■ **Collected material**:
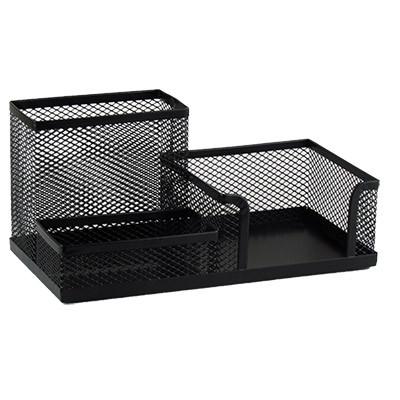 Подставка настольная сетка металл 20*10 см на 3 отделения черная 5-462 9-528 (23584)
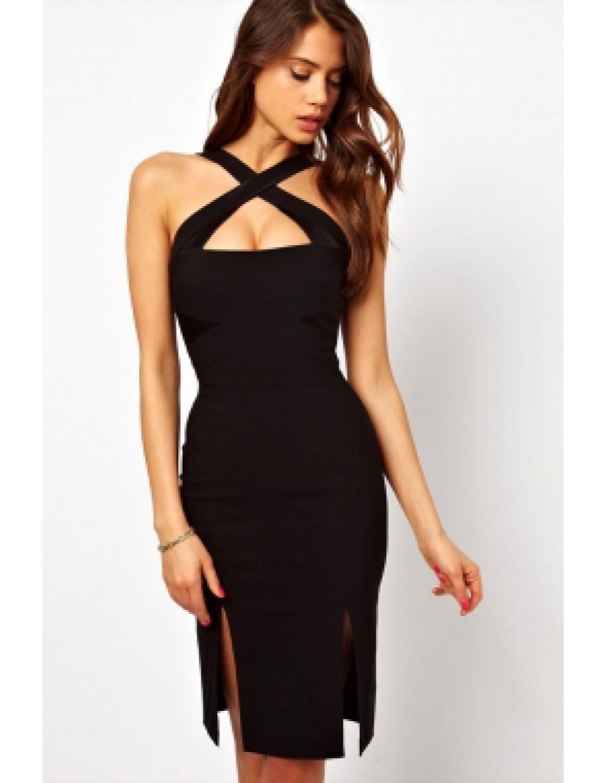 10 Fantastisch Elegante Kleider Galerie Elegant Elegante Kleider Spezialgebiet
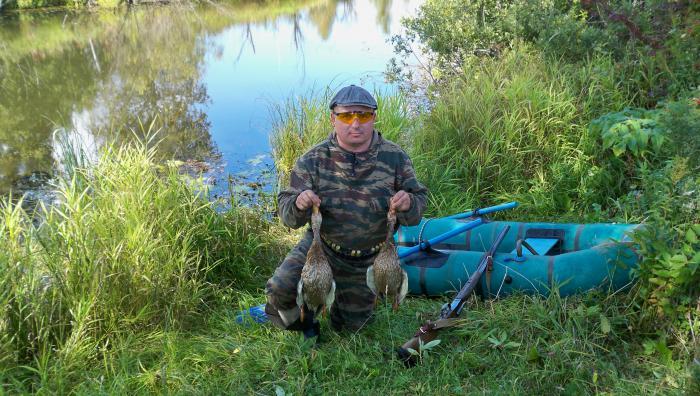 1 день охоты .август 2009.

■ **Work to be completed**:
Only the pictures are to be left out; write out all the other data exactly.

■ **Output below**:
 Подставка настольная сетка металл 20*10 см на 3 отделения черная 5-462 9-528 (23584)
 10 Fantastisch Elegante Kleider Galerie Elegant Elegante Kleider Spezialgebiet
 1 день охоты .август 2009.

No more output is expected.